* EXERCISE DIRECTIONS
Rewrite the listing below, changing every "furthest" to "farthest" and leaving everything else unchanged.

--*--

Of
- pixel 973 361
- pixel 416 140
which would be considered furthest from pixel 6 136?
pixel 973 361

--*--

* ANSWER FOR THIS EXERCISE
Of
- pixel 973 361
- pixel 416 140
which would be considered farthest from pixel 6 136?
pixel 973 361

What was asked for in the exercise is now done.